Tonya Scheel wanted to gather her little boy into her arms and cuddle on the couch as they waited out whatever was going on. Gabe, though, begged for a bath, Michael said. Perhaps to cool his hot skin or dampen sensory input into his aching head.
I know from having six children of my own, a bath can be magic medicine in many cases.
Tonya ran the water into the tub and Gabe climbed in to begin a soothing soak.
This looked like it might be a flu that was going around at school and elsewhere, Tonya thought, and she decided to call her husband.
Having just started a new job at Whitman College, there was a meeting scheduled for the next morning. Tonya needed to be there if possible, so she stepped outside the bathroom into the hall to punch in the number.
“She wanted to tell me I might need to take time off for Gabe,” Michael explained. “To tell me he might need to stay home a couple of days.” It took, literally, 90 seconds to have that conversation, he added.
As I listened to Michael, a movie played in my head of the countless times my own kids played in the tub while laundry was folded, a phone answered, a kettle on the stove pulled off.
But when Tonya returned to the bathroom, her little boy was underwater. “They don’t know for sure what happened, but it was probably a seizure,” Michael said.
The mother of five pulled her youngest out of the water, administered CPR and called paramedics. Gabe coughed up the water, Michael said, and was rushed out the door to be transported to Providence St. Mary Medical Center.
Almost immediately their son was life-flighted from Walla Walla to Sacred Heart Medical Center in Spokane, where doctors put the boy on a ventilator system. As well, they sunk Gabe into a medically induced coma to keep tubes and wires in place.
“His lungs were pretty damaged,” Michael said, while my own ached at the thought.
As of this writing, it’s been five weeks of emotional and decisional roulette. Gabe weaned off the ventilator after two weeks but little else has changed, his parents report. “He is kind of looking at us, but not much more,” Tonya said.
There’s the hyperbaric chamber, for one.

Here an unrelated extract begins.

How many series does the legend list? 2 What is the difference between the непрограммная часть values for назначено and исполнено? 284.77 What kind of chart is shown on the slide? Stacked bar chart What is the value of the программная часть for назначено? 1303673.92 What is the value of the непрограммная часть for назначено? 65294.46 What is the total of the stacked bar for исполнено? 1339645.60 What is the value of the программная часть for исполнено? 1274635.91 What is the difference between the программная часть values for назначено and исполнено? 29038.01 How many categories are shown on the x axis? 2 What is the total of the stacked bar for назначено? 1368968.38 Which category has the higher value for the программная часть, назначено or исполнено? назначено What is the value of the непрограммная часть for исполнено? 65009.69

While Gabe’s pediatric neurologist is a cheerleader for the oxygenated treatments — the theory is that the brain responds to being surrounded by pure oxygen — the Scheels’ health insurance doesn’t cover the procedures, which run about $300 a session. Just getting Gabe to those requires ambulance rides at $360 each way, Michael said. “They want us to try 40 appointments.”
And who among us would flinch away from any hope at all, whatever the cost?

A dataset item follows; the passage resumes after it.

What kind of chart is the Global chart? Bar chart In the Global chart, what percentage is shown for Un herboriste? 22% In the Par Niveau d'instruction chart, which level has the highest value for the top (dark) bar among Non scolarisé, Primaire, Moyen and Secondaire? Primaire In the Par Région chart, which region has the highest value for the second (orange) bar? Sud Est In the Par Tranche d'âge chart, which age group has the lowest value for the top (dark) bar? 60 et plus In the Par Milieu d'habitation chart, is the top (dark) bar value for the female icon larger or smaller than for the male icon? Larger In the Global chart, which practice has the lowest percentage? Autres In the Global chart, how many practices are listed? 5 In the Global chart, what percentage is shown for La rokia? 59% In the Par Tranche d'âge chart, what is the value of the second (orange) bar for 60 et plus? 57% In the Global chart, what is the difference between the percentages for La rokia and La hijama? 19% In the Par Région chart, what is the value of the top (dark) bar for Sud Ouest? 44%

Dealing with hospital staff is luck of the day’s draw, Michael noted. Some providers are frank, abrupt, shooting down the Scheels’ hopes. “They shake their heads, they say we don’t know how moderately or severely handicapped he will be.”
Others tell the family that kids are resilient and they’ve seen other cases like this where children bounce back.

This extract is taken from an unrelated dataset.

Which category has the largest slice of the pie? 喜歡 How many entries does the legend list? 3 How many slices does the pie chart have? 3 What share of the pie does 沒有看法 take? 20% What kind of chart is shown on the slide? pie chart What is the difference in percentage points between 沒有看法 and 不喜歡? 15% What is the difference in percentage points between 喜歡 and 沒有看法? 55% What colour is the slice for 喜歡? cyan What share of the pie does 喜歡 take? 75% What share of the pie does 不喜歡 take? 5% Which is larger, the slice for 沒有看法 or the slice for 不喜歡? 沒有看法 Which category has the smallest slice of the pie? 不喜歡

The next hurdle is to get Gabe strong enough to go to St. Luke’s Rehabilitation Institute in Spokane, where experts will work with the boy for hours on end, Michael said. “But he has to be able to look at someone when they say his name, or move a limb when asked to. He can’t do that yet.”
At four weeks into this minute-by-minute journey, tests showed brain damage, Tonya said in a June 10 post at online journal CaringBridge.org. “We knew that, but it still hits you like a ton of bricks. That is why we are doing treatments. To hopefully reawaken those brain cells and create new blood pathways. I know we are looking for a miracle. But Gabriel needs it. He wants it. And he deserves it!”
As any mom would, Tonya misses her sunny boy, she writes. “His voice. His hugs. His kisses. His nonstop motion. His love for us. His run. His walk. His little dancing. His bedtime routine. His asking to snuggle. His laughter. His yelling at his brothers. His begging. His complaining about dinner. His everything!”
In the meantime, the Scheel family of Walla Walla waits. On God, on medicine, on the strength of friends and power of community. There is nothing left in their own power to do.
Because we are who we are, the community is giving legs to prayers. A donation account is set up at U.S. Bank, cars have been washed, chocolates sold. More will be done, but mostly we, too, will wait. For a native son to come back home.